[START OF Excerpt provided]
Duke University professor Dan Ariely (who works across three departments—business, economics and cognitive neuroscience—and is a founding member of the Center for Advanced Hindsight) and colleagues decided to test if financial incentives increased or decreased outcomes and performances. As an aside, watch Ariely on TED at tiny for a fascinating discourse on how the human being operates. Ariely and his team chose to work with rural poor in India where financial incentives should, theoretically, be the key motivator. There were three levels of payments: Rs4, Rs40 and Rs400. A set of nine tasks was given and performance was linked to incentives. The tasks included problem solving, some were skill-based and others needed creativity. In eight of the nine tasks, the promise of a bigger payoff actually reduced performance. To remove any bias of low income or culture, the same experiment was conducted on the other side of the world with students at the Massachusetts Institute of Technology (MIT). The two payoffs were $60 (around Rs3,000) and $600 (Rs30,000). The results remained the same—incentives reduced performance.
Then why this managerial obsession with incentives and workplace “best employee” contests? It seems that our education and workplace structures are still built around outdated Western research on rodents. Place a piece of cheese and watch the rat run to it.
In 1938, Edward Tolman, a well-respected US psychologist, wrote in the Psychological Review: “I believe that everything important in psychology (… save such matters as involve society and words) can be investigated in essence through the continued experimental and theoretical analysis of the determiners of rat behaviour at a choice point in a maze.” To transpose what works with rats onto human beings is perhaps the reason why education and the workplace is in such stress. Perhaps our “rat race” still comes from those thoughts. Perhaps money is less important than the idea of money.
[END OF Excerpt provided]
## Goal 1
Answer these from the incentives passage:
(a) What were the three payment levels offered in India?
(b) Who took part when the experiment was repeated on the other side of the world?
(c) In what year did Edward Tolman write in the Psychological Review?
## Goal 2
Echo word for word the part of the incentives passage that opens with the words containing "Then why this" and closes with "idea of money.".
The data has no connection to the incentives passage.
[START OF Data listing]
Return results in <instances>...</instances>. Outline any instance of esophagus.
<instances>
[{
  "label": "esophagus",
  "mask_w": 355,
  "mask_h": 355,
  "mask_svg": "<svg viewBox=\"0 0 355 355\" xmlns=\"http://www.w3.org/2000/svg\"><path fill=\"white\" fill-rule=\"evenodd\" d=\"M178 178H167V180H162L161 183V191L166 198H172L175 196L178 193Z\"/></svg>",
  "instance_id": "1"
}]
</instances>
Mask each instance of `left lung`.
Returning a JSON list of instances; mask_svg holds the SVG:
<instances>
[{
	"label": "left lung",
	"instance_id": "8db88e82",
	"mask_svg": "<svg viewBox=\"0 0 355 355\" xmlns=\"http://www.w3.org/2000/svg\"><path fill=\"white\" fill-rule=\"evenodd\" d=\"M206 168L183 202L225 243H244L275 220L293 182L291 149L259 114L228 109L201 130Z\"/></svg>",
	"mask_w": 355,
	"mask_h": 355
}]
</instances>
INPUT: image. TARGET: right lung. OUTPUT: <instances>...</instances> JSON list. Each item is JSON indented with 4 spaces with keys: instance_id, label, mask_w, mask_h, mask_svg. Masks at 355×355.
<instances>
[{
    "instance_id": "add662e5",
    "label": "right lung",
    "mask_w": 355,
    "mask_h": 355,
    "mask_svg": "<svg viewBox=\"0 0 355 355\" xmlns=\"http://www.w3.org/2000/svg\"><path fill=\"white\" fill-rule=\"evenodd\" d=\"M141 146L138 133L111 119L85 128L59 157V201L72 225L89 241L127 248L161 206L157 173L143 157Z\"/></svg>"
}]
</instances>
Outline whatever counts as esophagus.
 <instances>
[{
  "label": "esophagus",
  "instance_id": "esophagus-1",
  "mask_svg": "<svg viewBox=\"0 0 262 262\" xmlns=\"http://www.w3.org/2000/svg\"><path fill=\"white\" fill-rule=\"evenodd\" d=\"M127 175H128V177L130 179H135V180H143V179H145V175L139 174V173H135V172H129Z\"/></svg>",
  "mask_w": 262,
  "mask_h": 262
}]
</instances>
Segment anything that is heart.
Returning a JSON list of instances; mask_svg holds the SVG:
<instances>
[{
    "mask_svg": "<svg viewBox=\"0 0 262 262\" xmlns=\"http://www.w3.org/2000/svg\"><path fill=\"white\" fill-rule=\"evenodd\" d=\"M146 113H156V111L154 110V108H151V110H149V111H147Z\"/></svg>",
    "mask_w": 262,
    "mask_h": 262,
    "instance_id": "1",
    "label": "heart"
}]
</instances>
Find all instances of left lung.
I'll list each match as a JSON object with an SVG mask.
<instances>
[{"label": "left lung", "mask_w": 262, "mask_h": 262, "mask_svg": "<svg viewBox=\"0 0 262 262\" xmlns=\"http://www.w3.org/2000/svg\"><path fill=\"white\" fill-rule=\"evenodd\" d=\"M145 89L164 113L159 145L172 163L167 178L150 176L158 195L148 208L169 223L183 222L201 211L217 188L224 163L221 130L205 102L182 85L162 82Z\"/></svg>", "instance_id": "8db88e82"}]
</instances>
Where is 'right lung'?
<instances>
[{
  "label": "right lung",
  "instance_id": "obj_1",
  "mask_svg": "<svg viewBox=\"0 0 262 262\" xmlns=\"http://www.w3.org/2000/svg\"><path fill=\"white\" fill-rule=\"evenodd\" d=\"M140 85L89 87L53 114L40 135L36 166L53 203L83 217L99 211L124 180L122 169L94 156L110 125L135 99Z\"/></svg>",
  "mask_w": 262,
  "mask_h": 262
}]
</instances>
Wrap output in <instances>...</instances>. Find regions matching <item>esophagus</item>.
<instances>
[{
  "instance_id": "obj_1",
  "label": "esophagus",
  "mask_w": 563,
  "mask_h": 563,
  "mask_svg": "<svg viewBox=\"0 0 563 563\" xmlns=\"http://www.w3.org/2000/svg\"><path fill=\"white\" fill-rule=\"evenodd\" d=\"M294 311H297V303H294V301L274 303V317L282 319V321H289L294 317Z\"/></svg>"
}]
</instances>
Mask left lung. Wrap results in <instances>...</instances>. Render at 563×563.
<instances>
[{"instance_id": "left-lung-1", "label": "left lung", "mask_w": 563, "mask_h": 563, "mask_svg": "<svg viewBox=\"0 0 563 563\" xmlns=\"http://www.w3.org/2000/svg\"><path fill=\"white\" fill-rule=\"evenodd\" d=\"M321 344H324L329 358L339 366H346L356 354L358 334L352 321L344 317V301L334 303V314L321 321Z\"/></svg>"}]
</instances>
[END OF Data listing]
## Expected output 1
(a) Rs4, Rs40 and Rs400
(b) Students at the Massachusetts Institute of Technology (MIT)
(c) 1938

## Expected output 2
Then why this managerial obsession with incentives and workplace “best employee” contests? It seems that our education and workplace structures are still built around outdated Western research on rodents. Place a piece of cheese and watch the rat run to it.
In 1938, Edward Tolman, a well-respected US psychologist, wrote in the Psychological Review: “I believe that everything important in psychology (… save such matters as involve society and words) can be investigated in essence through the continued experimental and theoretical analysis of the determiners of rat behaviour at a choice point in a maze.” To transpose what works with rats onto human beings is perhaps the reason why education and the workplace is in such stress. Perhaps our “rat race” still comes from those thoughts. Perhaps money is less important than the idea of money.